Public Sentiment Turns Against Big Business

Tony Marsh
4 min readFeb 8, 2021
Virtue Pandering Is Killing the Reputations of Major Companies

A Gallup poll last fall that tested the views Americans have of various industrial sectors, revealed professional sports had dropped to third worst overall. People’s positive opinion of sports had fallen 15 points — only 30% positive compared with 45% positive a year earlier.

Even worse, those having an unfavorable opinion of professional sports had climbed to 40% — a net minus score of 10 points. That’s a huge shift from a year earlier when it was 45% positive and 25% negative — a net plus of 20 points.

Almost the entire shift from positive to negative was due to Republicans. Their positive rating fell a startlingly 45 net points — from a net positive of 11 points in 2019 to a net negative of 35 points this past fall.

It’s easy to see why. Professional sports made the rather puzzling choice to hate the country that produced immeasurable fame and riches for them, even while their Republican fans were among America’s most ardent supporters.

The anti-American sentiment ran straight from kneeling players who modeled “Power to the People” t-shirts, through the management offices of professional franchises that punished employees when they criticized China’s abuse of human rights, right up to those running national leagues and associations who excoriated inadequately woke franchise owners.

Fans were force-fed a steady diet of hate-America rhetoric that obliterated the distinction between the truth that black lives matter and the dangerously Marxist orientation of the group, Black Lives Matter.

When it was only the players, it was galling enough. But once management, ESPN, and an assortment of corporate sponsors joined in, it became obvious the sports industry was riddled with lefties perfectly happy to insult the Americans who had made them rich and the values those Americans mostly shared.

Given the obvious damage done to professional sports by the radical woke, it’s difficult to understand why major corporations were so quick to clamor on board the hard-left bandwagon.

In a different Gallup poll conducted just last month, Americans registered massive levels of dissatisfaction with major corporations. Again, it was Republicans who mostly changed their opinions. Democrats were already unfavorably disposed to major corporations.

What to do
a: According to the article on public sentiment toward big business, what share of Americans held a positive opinion of professional sports in the fall Gallup poll?
b: For each statement, decide whether it agrees with the article on public sentiment toward big business, and quote the words that settle it.
(i) Professional sports ranked as the worst industrial sector overall.
(ii) Democrats already viewed major corporations unfavorably.
(iii) Republicans' rating of professional sports fell by 45 net points.
c: Write the next part of the article on public sentiment toward big business, picking up after its final sentence.
The lines after this article come from a separate source.

Raw data
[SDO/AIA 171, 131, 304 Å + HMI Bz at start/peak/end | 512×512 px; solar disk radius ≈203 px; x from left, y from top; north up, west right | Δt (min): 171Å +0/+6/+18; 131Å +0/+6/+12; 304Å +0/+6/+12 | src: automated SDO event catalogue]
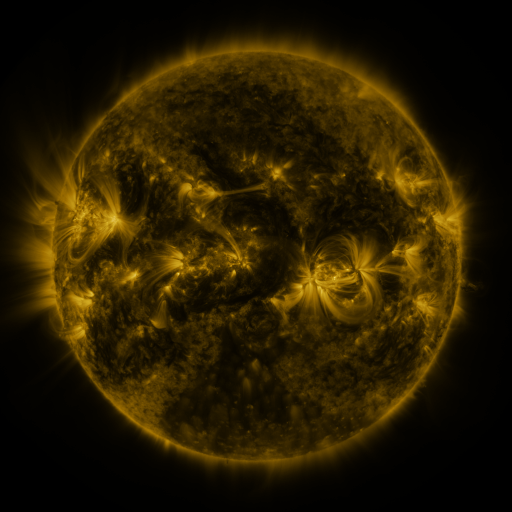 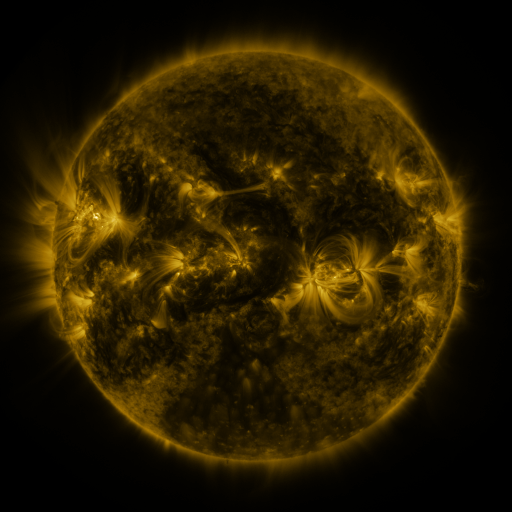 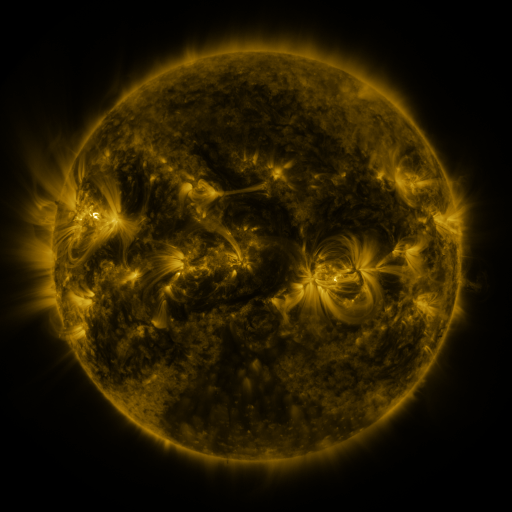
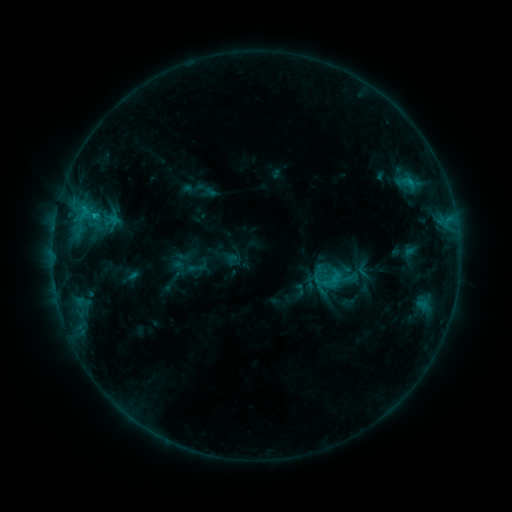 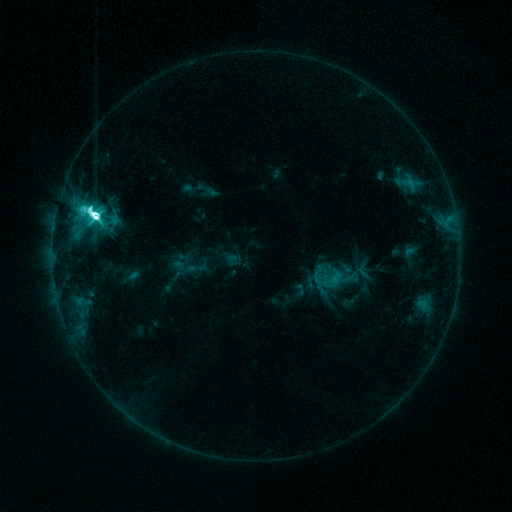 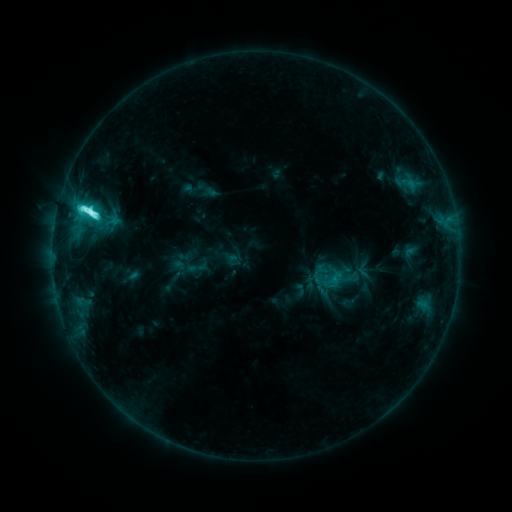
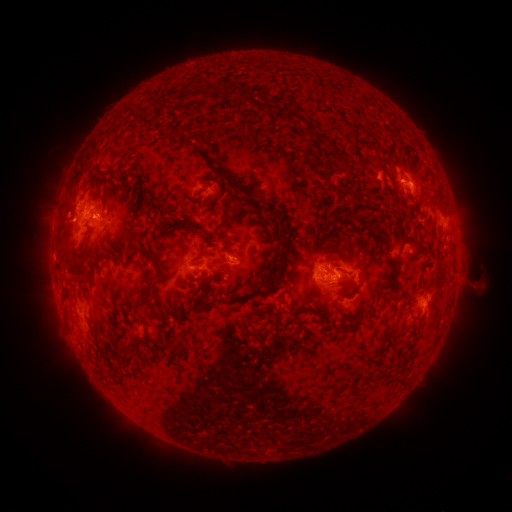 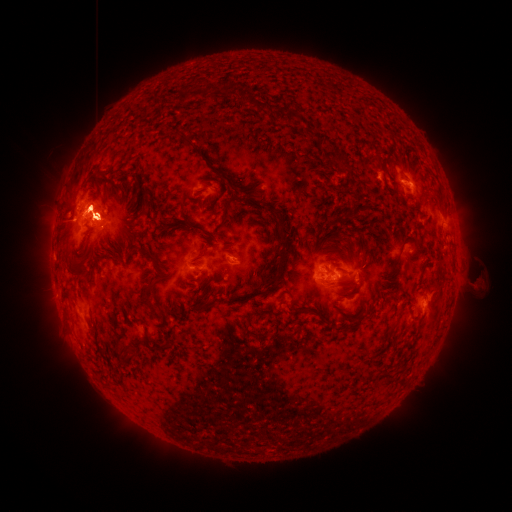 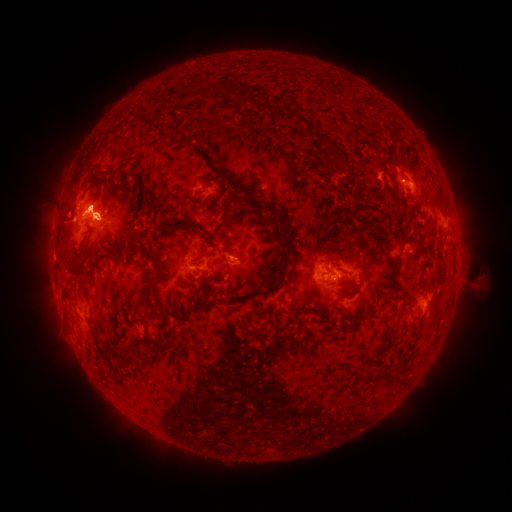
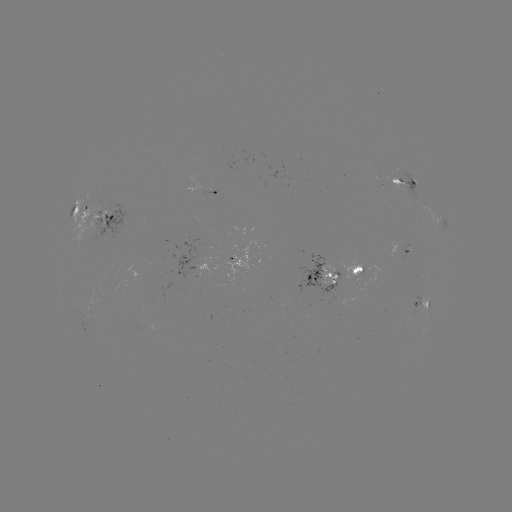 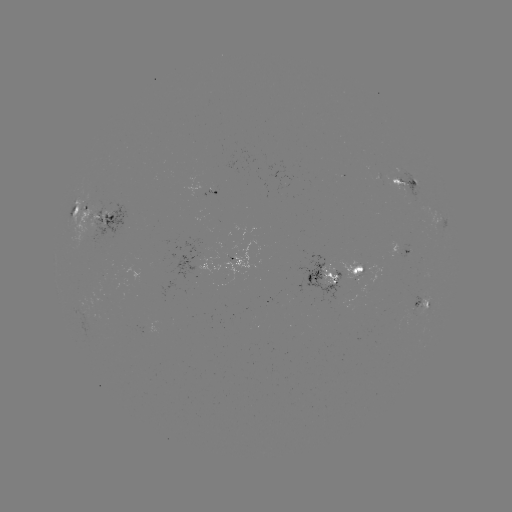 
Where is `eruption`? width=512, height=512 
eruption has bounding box [73, 176, 124, 218].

Answer set
a: 30% held a positive opinion.

b:
(i) No: "professional sports had dropped to third worst overall"
(ii) Yes: "Democrats were already unfavorably disposed to major corporations."
(iii) Yes: "Their positive rating fell a startlingly 45 net points"

c:
Republicans moved from 57% satisfied in January of last year, to only 31% satisfied today. That huge 26 point drop in approval can be traced directly back to c-suite leaders whose far-left pandering was seen by Republicans as a repudiation of the values that allowed those corporations to prosper. It was an instant replay of exactly the same betrayal Republicans had seen play out on football fields and basketball courts.

Nike alone committed $40 million to the Marxist group, Black Lives Matter. Amazon, Coca-Cola, and Eddie Bauer weren’t far behind.

Even presumably more conservative brands got in on the act. Walmart announced they’ll contribute $100 million to create a new center for racial equity. Target is donating $10 million to “advance social justice.” Home Depot is contributing $1 million to the Lawyers’ Committee for Civil Rights.

These and dozens of other big companies didn’t just give directly to groups that hate them like BLM, the NAACP Legal Defense Fund, and the ACLU; they also spent millions on ostentatious advertising campaigns to push leftwing causes.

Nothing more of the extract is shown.